There are certain moments in life that one never forgets. For Sonoma County native Nicole Aunapu Mann, 35, those moments include marrying her husband, Travis, giving birth to her son, Jack, and now, being chosen to join the NASA astronaut corps.
“It was pretty much the most exciting day of my life,” said Mann, who learned in June about her selection as one of NASA’s eight new astronauts and began training at Houston’s Johnson Space Center this week.
The life-altering moment came via a cellphone call she nearly missed.
Mann was working at the Naval Air Station Patuxent River in Maryland. She had heard NASA would inform its finalists whether they had made the agency’s newest astronaut class, the first in four years. Mann said she wasn’t entirely surprised when a number belonging to the Johnson Space Center showed up on her caller ID.
However, instead of picking up the call, she “walked calmly” toward an exit.
“I was in the office building, and I have horrible reception in there,” Mann said. “I had to go down a couple of hallways to a window. By the time I got to the door, though, my phone rung three times, and I started getting worried that I was going to miss the call. At that point, I just took off running.”
She made it to the window just in time. On the other end was Janet Kavandi, NASA’s director of flight crew operations, who asked two questions: Was Mann still interested in being an astronaut? And would she like to move to Houston to be an astronaut candidate?
Mann, a major in the Marine Corps, answered yes to both, and NASA officially announced her selection a week later. She will potentially be the first female fighter pilot to become an astronaut in nearly two decades.
She has come a long way from the soccer fields in Sonoma County, where she first felt the drive to compete.
Mann, who hails from Penngrove, said she attributes much of her success to playing soccer during her years at Rancho Cotate High School, and later at the Naval Academy, where she was recruited for the school’s team.
“A lot of what I learned playing soccer early on carried through to what I learned at academy, and I kind of applied that to the rest of life,” Mann said.
In particular, Mann cited her soccer coach at the U.S. Naval Academy, Carin Jennings-Gabarra. She referred to Jennings-Gabarra as one of her “idols growing up,” calling her the Mia Hamm of the sport before women’s soccer had a streak of popularity in the late 1990s.
“When she talked about soccer, she always said it was 10 percent physical and 90 percent mental,” Mann said. “Ten percent is your natural athletic ability — you are just born with it. But the rest of it you control, whether it’s preparation in practice, or your fitness level, or just the amount of effort that you put into everything.”
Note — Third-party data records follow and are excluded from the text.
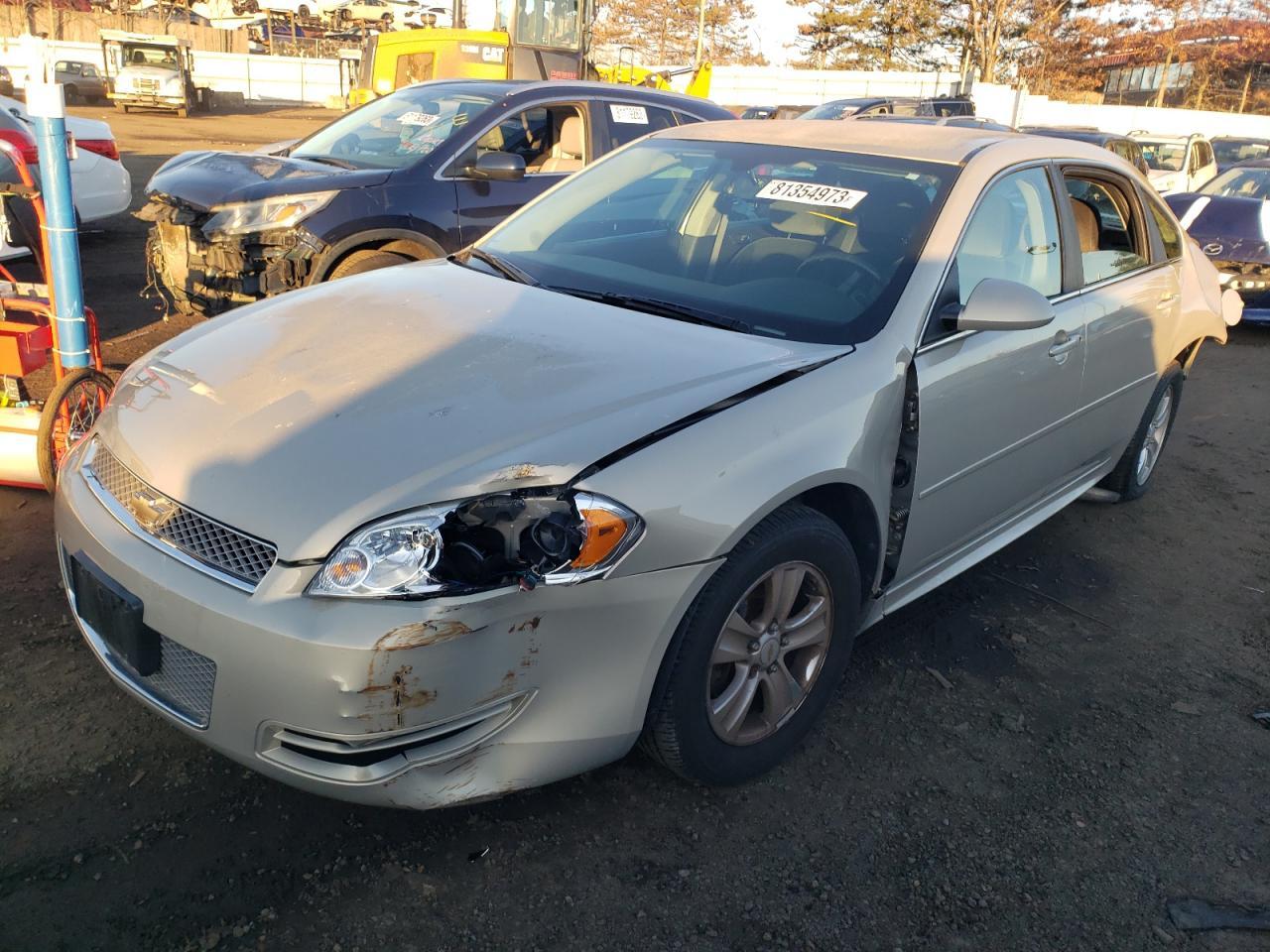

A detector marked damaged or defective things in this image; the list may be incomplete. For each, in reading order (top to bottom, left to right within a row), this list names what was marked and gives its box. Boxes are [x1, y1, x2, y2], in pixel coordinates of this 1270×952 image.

dented front bumper [138, 202, 321, 317]
rusted bumper [140, 208, 321, 315]
cracked headlight [200, 189, 337, 240]
wrecked blue suv [137, 78, 734, 315]
rusted bumper [55, 448, 718, 809]
dented front bumper [55, 460, 718, 809]
cracked headlight [310, 494, 643, 599]
damaged silver sedan [55, 117, 1238, 801]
Mann said that philosophy has continued to shape her life, whether it was graduating from Stanford University with a master’s degree in mechanical engineering, flying in combat missions over Iraq and Afghanistan, or completing Naval Test Pilot School at Patuxent River.
Being an astronaut poses new challenges, Mann said.
Her husband, Travis, is in the Navy, deployed to the Middle East until fall 2014. That means it’s just going to be Mann and her son, Jack, who is 17 months old, for the first year in Houston.
“I think that’s going to be challenge, but I think like any working mom, you are trying to balance work and family life, and that’s at times a juggling act,” Mann said. “Fortunately, though, my family’s awesome and very supportive. I’ll definitely lean on family to help out, as well as the other families of the other astronaut candidates.”
Mann already has met with some of her fellow astronaut recruits at a barbecue in Washington, D.C., before packing up her house in Maryland.
Becoming an astronaut is no easy feat. The application process includes a lengthy list of prerequisites, takes 18 months to complete and consistently has a success rate for applicants of under 1 percent.
NASA received more than 6,100 applications for Mann’s astronaut class. The agency invited 120 of those applicants to the Johnson Space Center in Houston for initial interviews in October, and then 50 back for a final round of interviews in February.
In the end, NASA selected roughly one-tenth of 1 percent of the applicants to become astronaut candidates.
Those selected still must complete two years of training before receiving the title of astronaut and becoming eligible to be assigned to a mission.
“The first time I may be in space could be five to 10 years from now, so it’s still a pretty long process,” Mann said. “(But) I’m excited about just going down to NASA and being part of that team, with its mission of space exploration and fostering innovation and developing new things and expanding our capabilities.
“I’m not sure what my role will be in any of that,” she added, “but I’m looking forward to finding out.”